If they can make them look cheap or match your current payments, you might go for the deal.
There are various ways they can do this.
One is extending the period of repayments. So instead of working out the deal on 36 months, they work it out over 48 months. The monthlies drop but you pay more interest.
The other is reduce the mileage on the contract.
This increases the GFV portion of the deal. As the GFV is higher, the monthlies drop.
The problem with signing a contract with too low a mileage is at best there's really nothing in it for you.
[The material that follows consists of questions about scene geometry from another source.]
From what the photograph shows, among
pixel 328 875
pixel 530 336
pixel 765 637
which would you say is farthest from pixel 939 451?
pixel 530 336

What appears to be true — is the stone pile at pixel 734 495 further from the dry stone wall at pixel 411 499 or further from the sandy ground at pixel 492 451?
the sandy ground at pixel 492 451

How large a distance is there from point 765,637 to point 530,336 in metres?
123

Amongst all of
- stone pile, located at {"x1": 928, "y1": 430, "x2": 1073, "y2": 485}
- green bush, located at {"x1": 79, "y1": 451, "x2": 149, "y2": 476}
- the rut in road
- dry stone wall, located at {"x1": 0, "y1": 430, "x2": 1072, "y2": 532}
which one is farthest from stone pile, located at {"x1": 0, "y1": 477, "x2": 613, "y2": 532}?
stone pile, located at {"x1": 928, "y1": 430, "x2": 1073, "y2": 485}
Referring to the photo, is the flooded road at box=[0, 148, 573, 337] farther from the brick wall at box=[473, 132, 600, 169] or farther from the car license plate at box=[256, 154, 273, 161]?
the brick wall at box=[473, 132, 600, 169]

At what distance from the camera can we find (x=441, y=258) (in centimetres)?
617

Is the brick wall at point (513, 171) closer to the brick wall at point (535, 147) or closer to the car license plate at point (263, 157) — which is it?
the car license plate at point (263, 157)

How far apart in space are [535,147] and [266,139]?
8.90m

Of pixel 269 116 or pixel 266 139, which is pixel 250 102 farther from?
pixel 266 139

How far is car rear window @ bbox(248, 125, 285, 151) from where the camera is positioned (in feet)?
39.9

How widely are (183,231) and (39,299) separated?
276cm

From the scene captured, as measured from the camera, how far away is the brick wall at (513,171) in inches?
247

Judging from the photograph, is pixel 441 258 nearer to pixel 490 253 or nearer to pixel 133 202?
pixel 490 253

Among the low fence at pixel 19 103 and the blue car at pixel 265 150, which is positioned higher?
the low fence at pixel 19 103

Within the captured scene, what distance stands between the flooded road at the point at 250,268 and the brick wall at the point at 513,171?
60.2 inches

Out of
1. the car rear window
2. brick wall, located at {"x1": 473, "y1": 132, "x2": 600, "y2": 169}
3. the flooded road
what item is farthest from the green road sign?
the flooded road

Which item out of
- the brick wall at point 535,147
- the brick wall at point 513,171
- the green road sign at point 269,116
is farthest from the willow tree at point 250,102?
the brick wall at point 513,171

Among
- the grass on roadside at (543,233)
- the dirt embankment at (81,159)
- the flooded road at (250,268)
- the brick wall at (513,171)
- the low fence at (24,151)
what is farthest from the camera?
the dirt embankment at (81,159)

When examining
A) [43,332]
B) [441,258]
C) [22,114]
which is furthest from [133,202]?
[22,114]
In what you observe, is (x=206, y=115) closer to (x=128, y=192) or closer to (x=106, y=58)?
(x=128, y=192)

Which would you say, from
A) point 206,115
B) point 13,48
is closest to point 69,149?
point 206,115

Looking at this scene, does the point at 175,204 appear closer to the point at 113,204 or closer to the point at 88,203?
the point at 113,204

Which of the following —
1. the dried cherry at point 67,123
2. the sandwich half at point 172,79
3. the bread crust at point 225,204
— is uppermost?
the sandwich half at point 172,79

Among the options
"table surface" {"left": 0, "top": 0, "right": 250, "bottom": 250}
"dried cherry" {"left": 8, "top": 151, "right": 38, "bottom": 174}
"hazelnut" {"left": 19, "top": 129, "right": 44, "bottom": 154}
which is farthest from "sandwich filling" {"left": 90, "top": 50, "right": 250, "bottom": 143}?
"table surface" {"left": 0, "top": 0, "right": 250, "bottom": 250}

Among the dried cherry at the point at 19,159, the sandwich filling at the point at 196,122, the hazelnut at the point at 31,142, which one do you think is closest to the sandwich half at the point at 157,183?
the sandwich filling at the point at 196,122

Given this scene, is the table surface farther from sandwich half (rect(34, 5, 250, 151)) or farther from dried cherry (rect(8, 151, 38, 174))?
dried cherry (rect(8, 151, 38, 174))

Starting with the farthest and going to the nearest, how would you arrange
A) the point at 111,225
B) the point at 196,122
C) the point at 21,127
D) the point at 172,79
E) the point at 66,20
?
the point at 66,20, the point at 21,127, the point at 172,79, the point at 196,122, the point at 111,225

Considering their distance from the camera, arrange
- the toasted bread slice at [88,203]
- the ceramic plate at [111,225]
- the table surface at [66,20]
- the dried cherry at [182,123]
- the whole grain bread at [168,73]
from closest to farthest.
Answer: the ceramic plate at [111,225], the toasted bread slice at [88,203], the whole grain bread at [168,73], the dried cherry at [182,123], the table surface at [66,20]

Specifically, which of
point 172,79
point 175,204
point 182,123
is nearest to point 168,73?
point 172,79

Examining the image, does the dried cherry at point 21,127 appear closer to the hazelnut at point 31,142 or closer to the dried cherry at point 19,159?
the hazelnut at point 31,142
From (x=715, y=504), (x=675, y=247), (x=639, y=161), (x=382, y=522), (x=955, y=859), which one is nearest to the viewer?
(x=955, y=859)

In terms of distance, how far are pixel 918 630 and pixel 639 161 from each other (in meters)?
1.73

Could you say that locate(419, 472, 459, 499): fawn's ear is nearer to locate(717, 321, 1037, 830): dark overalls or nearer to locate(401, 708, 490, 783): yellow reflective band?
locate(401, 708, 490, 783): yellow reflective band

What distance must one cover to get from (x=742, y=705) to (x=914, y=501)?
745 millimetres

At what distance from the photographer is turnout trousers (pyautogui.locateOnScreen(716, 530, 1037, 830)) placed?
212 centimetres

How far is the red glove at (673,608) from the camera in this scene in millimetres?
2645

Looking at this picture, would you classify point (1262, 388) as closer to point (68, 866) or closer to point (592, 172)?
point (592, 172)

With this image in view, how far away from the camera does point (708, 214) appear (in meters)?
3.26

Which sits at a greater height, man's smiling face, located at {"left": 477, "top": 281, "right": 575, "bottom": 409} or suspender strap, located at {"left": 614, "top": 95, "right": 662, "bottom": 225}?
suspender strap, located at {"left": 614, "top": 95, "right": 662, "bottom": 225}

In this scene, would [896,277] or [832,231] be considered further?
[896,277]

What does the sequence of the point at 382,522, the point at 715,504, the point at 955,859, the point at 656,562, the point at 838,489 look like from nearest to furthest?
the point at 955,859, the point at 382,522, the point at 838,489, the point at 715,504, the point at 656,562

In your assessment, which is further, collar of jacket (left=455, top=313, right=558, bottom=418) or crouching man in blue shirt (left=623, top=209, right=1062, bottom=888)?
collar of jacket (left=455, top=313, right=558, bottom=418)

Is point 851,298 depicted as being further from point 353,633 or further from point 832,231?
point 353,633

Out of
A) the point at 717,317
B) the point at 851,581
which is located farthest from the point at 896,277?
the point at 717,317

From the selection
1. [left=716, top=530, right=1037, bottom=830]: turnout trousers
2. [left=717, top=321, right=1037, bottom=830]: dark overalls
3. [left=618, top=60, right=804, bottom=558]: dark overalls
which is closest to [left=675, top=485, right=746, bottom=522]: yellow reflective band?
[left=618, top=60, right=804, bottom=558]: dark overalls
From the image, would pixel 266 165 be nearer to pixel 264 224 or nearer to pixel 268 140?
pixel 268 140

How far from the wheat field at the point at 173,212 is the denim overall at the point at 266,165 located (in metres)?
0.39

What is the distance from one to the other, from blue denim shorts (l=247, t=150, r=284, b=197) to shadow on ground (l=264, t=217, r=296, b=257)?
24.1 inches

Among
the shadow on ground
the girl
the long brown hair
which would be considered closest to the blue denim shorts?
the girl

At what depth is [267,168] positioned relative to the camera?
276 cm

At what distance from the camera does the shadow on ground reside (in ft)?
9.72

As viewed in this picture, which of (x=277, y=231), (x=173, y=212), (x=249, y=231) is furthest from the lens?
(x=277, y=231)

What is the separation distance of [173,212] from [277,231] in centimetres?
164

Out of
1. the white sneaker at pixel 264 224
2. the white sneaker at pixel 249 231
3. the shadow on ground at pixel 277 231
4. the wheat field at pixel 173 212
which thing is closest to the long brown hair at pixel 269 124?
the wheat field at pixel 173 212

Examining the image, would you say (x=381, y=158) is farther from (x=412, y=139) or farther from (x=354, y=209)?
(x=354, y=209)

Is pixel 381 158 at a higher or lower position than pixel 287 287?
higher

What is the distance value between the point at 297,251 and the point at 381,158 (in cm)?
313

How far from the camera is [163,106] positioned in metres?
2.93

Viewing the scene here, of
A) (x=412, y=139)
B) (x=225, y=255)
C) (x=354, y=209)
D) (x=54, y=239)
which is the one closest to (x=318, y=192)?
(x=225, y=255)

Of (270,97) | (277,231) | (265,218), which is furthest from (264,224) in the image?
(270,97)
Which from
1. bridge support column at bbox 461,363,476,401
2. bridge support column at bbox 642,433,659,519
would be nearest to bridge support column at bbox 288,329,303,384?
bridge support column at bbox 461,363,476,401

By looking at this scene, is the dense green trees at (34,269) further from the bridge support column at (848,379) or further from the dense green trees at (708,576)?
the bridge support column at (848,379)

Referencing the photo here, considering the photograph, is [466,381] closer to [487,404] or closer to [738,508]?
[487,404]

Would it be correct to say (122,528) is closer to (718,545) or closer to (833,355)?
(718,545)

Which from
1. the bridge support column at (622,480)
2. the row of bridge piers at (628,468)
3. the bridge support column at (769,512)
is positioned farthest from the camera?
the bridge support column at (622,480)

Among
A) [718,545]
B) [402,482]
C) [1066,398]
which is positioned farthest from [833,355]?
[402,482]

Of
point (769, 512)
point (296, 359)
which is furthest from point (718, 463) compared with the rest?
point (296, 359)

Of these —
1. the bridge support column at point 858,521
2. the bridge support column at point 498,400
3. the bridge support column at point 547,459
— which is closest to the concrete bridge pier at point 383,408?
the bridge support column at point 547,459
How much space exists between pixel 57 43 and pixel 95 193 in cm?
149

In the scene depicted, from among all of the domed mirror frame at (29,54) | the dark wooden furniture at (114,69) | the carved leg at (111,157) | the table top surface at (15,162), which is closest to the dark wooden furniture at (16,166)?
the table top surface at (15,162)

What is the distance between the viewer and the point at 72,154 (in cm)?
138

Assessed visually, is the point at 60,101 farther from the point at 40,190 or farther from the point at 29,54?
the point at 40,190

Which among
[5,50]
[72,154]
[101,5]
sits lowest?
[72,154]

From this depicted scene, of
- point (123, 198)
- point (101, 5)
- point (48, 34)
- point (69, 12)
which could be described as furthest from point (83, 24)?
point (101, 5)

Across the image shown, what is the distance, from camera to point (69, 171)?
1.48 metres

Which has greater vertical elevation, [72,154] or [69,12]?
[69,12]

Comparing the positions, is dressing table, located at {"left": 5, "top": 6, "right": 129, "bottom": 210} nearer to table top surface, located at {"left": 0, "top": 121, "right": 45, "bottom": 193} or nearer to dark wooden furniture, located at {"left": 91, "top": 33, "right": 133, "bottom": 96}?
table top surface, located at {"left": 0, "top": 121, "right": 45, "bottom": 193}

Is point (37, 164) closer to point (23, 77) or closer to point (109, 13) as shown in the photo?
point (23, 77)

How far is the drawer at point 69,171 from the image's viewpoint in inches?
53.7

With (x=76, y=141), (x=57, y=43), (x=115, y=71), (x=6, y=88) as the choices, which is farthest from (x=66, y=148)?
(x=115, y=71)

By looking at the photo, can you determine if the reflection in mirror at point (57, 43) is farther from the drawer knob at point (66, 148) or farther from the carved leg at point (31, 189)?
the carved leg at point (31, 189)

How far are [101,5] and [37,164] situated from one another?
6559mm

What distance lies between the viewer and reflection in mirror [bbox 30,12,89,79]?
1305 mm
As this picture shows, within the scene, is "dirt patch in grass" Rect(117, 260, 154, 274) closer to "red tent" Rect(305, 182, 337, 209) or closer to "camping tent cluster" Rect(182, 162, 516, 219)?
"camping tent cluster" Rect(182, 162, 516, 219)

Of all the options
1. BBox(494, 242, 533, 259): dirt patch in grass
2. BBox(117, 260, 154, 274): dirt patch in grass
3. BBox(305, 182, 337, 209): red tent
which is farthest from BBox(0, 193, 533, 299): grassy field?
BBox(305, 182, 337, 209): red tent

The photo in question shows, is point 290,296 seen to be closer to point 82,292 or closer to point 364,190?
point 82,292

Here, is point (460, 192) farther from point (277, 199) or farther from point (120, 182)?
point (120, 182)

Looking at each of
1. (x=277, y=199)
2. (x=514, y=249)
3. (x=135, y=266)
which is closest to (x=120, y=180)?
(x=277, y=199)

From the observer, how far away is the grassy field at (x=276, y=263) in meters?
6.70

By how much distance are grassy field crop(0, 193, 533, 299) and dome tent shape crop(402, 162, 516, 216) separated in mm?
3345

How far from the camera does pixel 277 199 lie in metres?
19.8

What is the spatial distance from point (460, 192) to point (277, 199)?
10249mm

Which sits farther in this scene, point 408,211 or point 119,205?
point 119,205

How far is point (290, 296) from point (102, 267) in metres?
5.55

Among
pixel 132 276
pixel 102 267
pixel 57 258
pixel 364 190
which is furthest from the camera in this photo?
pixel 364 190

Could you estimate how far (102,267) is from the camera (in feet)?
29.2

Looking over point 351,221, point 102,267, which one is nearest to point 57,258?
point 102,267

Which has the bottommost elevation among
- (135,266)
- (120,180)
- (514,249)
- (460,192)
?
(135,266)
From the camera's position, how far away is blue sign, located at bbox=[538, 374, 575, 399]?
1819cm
Worse cases, it's going to cost you.
When I say cost you, you will always be in the situation of paying out for the mileage whatever you do.
Even if you paid cash, a car with 36,000 miles after three years is going lose more than one with 18,000 miles after three.
So buy a car for £X and it's worth £Z after three years/36,000 miles.
Pay the car off completely including the GFV, the excess miles are reflected in it's value.
You've not gained or lost, you have paid the invoice and all the interest and your car with 36,000 miles has a relative value based on that.
(You've paid £X and it's worth £Z)
Trade the car in with excess miles and the trade in value will likely be less than what you still owe. You are in negative equity.
You've paid less up front with the monthlies, but you'll pay it at the back end as they'll still want the outstanding payments settled.
They usually try rolling the difference into the next deal, so you pay more interest on that one.
(You've paid £X and it's worth £Z, but you said it would be worth £Y based on mileage, so you pay the difference between £Y and £Z)
Hand the car back and the finance company will charge you excess mileage.
You have paid less up front with the monthlies, but now it's time to readjust through the excess mileage charge.
(Again, you've paid £X and it's worth £Z but you said it would be worth £Y based on mileage, so you pay the difference between £Y and £Z)
There's nothing in it for you by reducing the contracted mileage.
Ok initially you might get lower monthlies, but at the other end you will pay for that.
You might as well just set the mileage close to what you actually do and save the hassle later on.
You are going to "pay" for those miles, one way or another.